**DA SVOLGERE**
a: Restituisci alla lettera un brano della scheda sul film dei Beatles: parti dalle parole che contengono "Critica 1: Finto" e fermati dopo "fervidi anni '60.".
b: Riprendi la scheda sul film dei Beatles e scrivine il seguito a partire dall'ultima frase riportata.

**TESTO FORNITO**
++++
Regia:Richard Lester
Vietato:No
Video:Video Buena Vista
DVD:
Genere:Musicale
Tipologia:La musica
Eta' consigliata:Scuole medie inferiori; Scuole medie superiori
Soggetto:Alan Owen
Sceneggiatura:Alan Owen
Fotografia:Gilbert Taylor
Musiche:George Martin, The Beatles
Montaggio:John Jympson
Scenografia:
Costumi:
Effetti:
Interpreti:Wilfrid Brambell, George Harrison, John Lennon, Paul McCartney, Ringo Starr
Produzione:Walter Shenson
Distribuzione:Buena Vista - Ventana
Origine:Gran Bretagna
Anno:1964
Durata:

86'

Trama:

Per sfuggire ai fans che li perseguitano, i Beatles disertano le prove di uno show televisivo e ne combinano di tuttii colori mentre Ringo vagabonda alla ricerca di un po' di libertà.

Critica 1: Finto documentario su una "dura giornata" dei Beatles che a Liverpool prendono un treno per Londra dove devono registrare uno spettacolo per la TV, portando con sé, oltre a due accompagnatori, il nonno di Paul (W. Brambell), vecchietto occhialuto, mettimale e sottaniere, ghiotta invenzione dello sceneggiatore Alan Owen che si guadagnò una candidatura all'Oscar. "The Citizen Kane of Jukebox movies" (Andrew Sarris). Comincia di corsa, e di corsa continua, almeno fino agli ultimi dieci minuti che sono trionfali, dunque statici. Contagioso per l'allegria, la gioia di vivere, il vitalismo, l'agilità, la disinvoltura con diverse sequenze memorabili e una spregiudicata contaminazione tra gli influssi della Nouvelle Vague francese e quelli del Free Cinema britannico. Un film giovane al passo dei fervidi anni '60.
Autore critica:
Fonte criticaIl Morandini – Dizionario dei film, Zanichelli
Data critica:



Critica 2:La scena della “musica per immagini” è ormai da tempo dominata e saturata dall'invasione dei video (promozionale, art, avant garde che sia); sembra che ogni discorso di stampo “classico” sul musical (o sui “film musicali”, come conviene dire per non incorrere in errori dettati da eccesso di nostalgia) non abbia più ragione d'essere.
La frantumazione, la dispersione che il mercato video ha introdotto nel campo musicale e cinematografico consente ben poco spazio per una riflessione, non essendosi naturalmente ancora strutturato un linguaggio proprio dei video musicale, non essendoci ancora un codice da decifrare.
Ma forse qualche elemento in più rispetto ai mesi passati lo si può estrapolare, soprattutto se si fa riferimento alla scena inglese e statunitense, e non a quella italiana, dove i video giungono ancor più frammentati, spesso mutilati, sempre e comunque con un minimo di distorsione. (…) Nel linguaggio dei promovideo si scontrano (si incontrano) due linguaggi enormemente differenti, quali quello della pubblicità e quello del cinema narrativo; e dove l'intelligenza trova spazio per imporsi, l'incontro diventa stimolante per tutti, producendo un impatto sullo spettatore ben maggiore che non la semplice proposizione di immagini ad effetto. Billy Joel, Fleetwood Mac, Joe Jackson, Men at Work producono veri e propri brevissimi “film di genere”, dove la musica e spesso anche i testi si integrano molto bene con le immagini. Il “target” è l'attenzione dell'ascoltatore - spettatore, il mezzo è la semplice arte dei cinema: la narrazione.
++++
**DATI**
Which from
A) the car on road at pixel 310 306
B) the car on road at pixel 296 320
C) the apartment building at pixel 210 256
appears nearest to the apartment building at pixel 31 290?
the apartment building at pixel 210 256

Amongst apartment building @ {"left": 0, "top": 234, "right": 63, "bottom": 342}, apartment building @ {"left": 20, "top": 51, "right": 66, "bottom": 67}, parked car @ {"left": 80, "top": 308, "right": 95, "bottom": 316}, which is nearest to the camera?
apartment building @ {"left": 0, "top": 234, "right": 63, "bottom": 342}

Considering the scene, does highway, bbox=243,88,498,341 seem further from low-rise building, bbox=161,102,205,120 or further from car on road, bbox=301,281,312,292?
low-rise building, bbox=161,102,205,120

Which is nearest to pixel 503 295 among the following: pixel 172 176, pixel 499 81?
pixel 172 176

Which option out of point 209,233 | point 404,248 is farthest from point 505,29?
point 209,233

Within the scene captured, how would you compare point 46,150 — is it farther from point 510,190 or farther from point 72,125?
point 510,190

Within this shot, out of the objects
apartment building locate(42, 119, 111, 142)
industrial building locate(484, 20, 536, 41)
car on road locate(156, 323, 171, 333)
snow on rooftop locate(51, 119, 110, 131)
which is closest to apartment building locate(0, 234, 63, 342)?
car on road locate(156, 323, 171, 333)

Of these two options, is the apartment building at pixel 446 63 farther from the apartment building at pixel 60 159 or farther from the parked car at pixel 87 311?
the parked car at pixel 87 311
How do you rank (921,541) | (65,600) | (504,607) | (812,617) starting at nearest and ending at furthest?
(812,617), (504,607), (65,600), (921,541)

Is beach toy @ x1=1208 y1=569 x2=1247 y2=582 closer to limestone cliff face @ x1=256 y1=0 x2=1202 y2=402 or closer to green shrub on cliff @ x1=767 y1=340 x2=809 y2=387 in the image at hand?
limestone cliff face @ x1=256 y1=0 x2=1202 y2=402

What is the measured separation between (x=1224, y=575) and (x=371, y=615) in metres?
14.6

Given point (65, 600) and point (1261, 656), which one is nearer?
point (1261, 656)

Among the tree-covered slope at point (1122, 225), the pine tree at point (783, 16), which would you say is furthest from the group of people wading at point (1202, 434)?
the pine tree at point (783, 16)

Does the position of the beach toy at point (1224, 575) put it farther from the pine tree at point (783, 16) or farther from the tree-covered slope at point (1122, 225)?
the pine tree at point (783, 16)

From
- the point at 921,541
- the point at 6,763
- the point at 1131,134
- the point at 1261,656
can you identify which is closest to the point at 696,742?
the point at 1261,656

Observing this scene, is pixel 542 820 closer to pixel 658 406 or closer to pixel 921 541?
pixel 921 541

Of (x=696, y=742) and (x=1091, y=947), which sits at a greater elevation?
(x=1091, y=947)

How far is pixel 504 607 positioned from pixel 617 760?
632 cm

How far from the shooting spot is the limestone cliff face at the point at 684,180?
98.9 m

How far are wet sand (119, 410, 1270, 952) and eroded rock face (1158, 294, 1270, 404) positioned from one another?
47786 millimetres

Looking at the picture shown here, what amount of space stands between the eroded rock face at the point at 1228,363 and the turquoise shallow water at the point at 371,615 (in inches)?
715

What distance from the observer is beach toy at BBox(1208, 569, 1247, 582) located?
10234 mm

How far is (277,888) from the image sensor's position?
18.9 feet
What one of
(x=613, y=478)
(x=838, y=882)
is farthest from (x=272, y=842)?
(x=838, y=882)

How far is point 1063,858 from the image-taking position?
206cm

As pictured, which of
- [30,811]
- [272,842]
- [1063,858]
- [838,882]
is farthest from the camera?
++++
**RISPOSTE PER COMPITO**
a:
Critica 1: Finto documentario su una "dura giornata" dei Beatles che a Liverpool prendono un treno per Londra dove devono registrare uno spettacolo per la TV, portando con sé, oltre a due accompagnatori, il nonno di Paul (W. Brambell), vecchietto occhialuto, mettimale e sottaniere, ghiotta invenzione dello sceneggiatore Alan Owen che si guadagnò una candidatura all'Oscar. "The Citizen Kane of Jukebox movies" (Andrew Sarris). Comincia di corsa, e di corsa continua, almeno fino agli ultimi dieci minuti che sono trionfali, dunque statici. Contagioso per l'allegria, la gioia di vivere, il vitalismo, l'agilità, la disinvoltura con diverse sequenze memorabili e una spregiudicata contaminazione tra gli influssi della Nouvelle Vague francese e quelli del Free Cinema britannico. Un film giovane al passo dei fervidi anni '60.

b:
In una situazione di questo genere, che solo brevemente e per grandi linee abbiamo voluto accennare - riservandoci magari un più approfondito discorso per il prossimo futuro -, desta quantomeno curiosità la decisione di distribuire Tutti per uno (“A hard day's night”), uno dei due film che Richard Lester realizzò con i Beatles.
Non è mai troppo tardi per inventare un revival, siamo tutti d'accordo; ma certo è che il binomio Lester- Beatles è, cinematograficamente parlando, molto distante dalle più recenti tendenze del cinema musicale (…).
Lester (e Paul, John, George Ringo) affronta (…) iI tema del successo e del dominio (è questo più o meno il centro di molto cinema musicale, specie quello recente) in un tono scanzonato, autoironico, che fa anzi dell'ironia l'arma, il bisturi con cui sezionare il “fenomeno Beatles” e renderne ragione allo spettatore. La pretesa di “raccontare una storia”, che porta lontano ma spesso fa imboccare sentieri sbagliati, si riduce in Lester alla volontà di analisi, lucidissima e molto acuta, della giornata - tipo di una rockstar.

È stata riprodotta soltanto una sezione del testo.